Merge Sort

In a merge sort, the basic idea is to:

  1. Divide an array into two halves
  2. Sort each half
  3. Merge the two sorted halves into a sorted array
Input            M E R G E S O R T E X A M P L E
Sort Left Half   E E G M O R R S
Sort Right Half                  A E E L M P T X
Merge Results    A E E E E G L M M O P R R S T X

The sorting of the left and right halves are easily done recursively. That leaves the key step in merge sort -- the "merge". The below diagram shows the recursive breakdown (up to the center row) and merging together of the smaller lists created into the final sorted array.

The merging of two sections comes at a cost -- we must allocate enough memory space to create an auxiliary array the same size as the array we are sorting.

Then we can first copy all of the elements of our array to the auxiliary array, so that we can then merge them back into the original array in the proper order.

To see how this is accomplished, let us first denote the original array by a[] and the auxiliary array by aux[].

Also, let us suppose we are trying to merge two sections of the array that span from index lo to index hi, and that these two sections (one from index lo to index mid, the other from index mid+1 to index hi, where mid = (lo + hi) / 2), are already sorted.

Then we do the following:

  1. Start by examining the first elements (i.e., the smallest) of each half. Let us keep track of the elements examined by storing the values of their indices. Initially, these are i = lo and j = mid+1
  2. We compare and copy the smaller element (aux[i] or aux[j]) to a[n] where n=lo, initially.
  3. We increment the index (i or j) associated with the half from which we copied, and also increment n
  4. If we reach the end of either half, we copy the remaining elements from the other half, incrementing indices as necessary

Cost Analysis

Note, the cost of a merge sort can be broken into two parts:

With this in mind, if we suppose that the cost function for sorting $n$ items is $C(n)$, we can say:

$$C(n) = 2 C(\frac{n}{2}) + n \quad ; \quad C(1) = 0$$

Let us attempt to solve this recurrence relation. First, let us make the simplifying assumption that $n = 2^m$ for some integer $m$.
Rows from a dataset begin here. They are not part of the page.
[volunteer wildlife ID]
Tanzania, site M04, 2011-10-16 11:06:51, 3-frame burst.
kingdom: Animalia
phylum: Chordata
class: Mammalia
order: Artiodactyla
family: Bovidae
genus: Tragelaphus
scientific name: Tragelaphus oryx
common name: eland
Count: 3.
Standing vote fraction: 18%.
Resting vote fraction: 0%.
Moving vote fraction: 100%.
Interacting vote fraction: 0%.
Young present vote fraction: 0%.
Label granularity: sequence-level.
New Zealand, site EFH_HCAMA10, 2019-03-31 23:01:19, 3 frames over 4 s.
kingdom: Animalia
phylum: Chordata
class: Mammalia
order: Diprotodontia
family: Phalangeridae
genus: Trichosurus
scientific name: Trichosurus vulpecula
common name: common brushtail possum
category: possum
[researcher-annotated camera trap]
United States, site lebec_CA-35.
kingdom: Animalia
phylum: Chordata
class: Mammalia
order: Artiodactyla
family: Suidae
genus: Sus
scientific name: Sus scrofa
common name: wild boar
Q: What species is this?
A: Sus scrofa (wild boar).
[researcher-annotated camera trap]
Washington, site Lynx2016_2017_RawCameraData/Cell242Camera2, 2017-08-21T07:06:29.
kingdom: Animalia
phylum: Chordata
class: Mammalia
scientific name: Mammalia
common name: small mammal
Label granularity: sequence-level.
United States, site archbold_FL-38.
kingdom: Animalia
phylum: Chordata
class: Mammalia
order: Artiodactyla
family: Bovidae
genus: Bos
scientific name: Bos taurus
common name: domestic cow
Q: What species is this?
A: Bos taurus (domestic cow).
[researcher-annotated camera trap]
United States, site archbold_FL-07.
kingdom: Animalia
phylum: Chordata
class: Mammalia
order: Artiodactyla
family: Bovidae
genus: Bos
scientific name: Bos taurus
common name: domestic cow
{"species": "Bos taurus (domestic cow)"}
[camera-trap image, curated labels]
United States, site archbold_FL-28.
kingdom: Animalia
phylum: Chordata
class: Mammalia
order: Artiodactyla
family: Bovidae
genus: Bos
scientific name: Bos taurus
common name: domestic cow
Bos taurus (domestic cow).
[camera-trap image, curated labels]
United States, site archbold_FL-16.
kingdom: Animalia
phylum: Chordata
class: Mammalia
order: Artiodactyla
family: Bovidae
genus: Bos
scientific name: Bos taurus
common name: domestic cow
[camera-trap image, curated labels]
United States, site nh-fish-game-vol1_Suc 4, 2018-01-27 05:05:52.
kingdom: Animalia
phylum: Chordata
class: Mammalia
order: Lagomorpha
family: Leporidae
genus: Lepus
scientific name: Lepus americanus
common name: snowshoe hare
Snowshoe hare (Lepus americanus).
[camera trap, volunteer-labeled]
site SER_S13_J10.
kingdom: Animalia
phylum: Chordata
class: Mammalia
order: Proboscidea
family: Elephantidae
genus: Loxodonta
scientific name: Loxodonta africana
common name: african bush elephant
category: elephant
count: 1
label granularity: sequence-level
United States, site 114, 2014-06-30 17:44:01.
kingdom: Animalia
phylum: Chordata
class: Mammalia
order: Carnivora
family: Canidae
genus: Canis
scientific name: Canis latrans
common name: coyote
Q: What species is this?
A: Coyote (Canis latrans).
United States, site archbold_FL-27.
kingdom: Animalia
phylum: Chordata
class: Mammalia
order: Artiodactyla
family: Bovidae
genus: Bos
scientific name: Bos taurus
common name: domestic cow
With this, we can rewrite $C(n)$ as

$$\begin{array}{rclc} C(n) &=& 2C(2^{m-1}) + 2^m & \quad \scriptsize{\textrm{using the recursive relationship,let's rewrite $C(2^{m-1})$...}}\\\\ &=& 2[ 2 C(2^{m-2}) + 2^{m-1}] + 2^m & \quad \scriptsize{\textrm{we can of course do this multiple times...}}\\\\ &=& 2^2 C(2^{m-2}) + 2 \cdot 2^{m} &\\\\ &=& 2^2[ 2 C(2^{m-3}) + 2^{m-2}] + 2 \cdot 2^{m} &\\\\ &=& 2^3 C(2^{m-3}) + 3 \cdot 2^{m} & \quad \scriptsize{\textrm{by now the pattern should be clear...}}\\\\ &=& 2^k C(2^{m-k}) + k \cdot 2^{m} & \quad \scriptsize{\textrm{this holds for any integer $k$ up to $m$, thus...}}\\\\ &=& 2^m C(2^{m-m}) + m \cdot 2^{m} & \quad \scriptsize{\textrm{this holds when we consider $k=m$}}\\\\ &=& 2^m C(1) + m \cdot 2^{m} & \quad \scriptsize{\textrm{but recall the base case - $C(1)=0$...}}\\\\ &=& m \cdot 2^m & \quad \scriptsize{\textrm{now note that $n = 2^m$ implies $m = \log_2 n$...}}\\\\ &=& (\log_2 n) \cdot n\\\\ \end{array}$$

Thus, the cost function $C(n)$ is $O(n \ln n)$.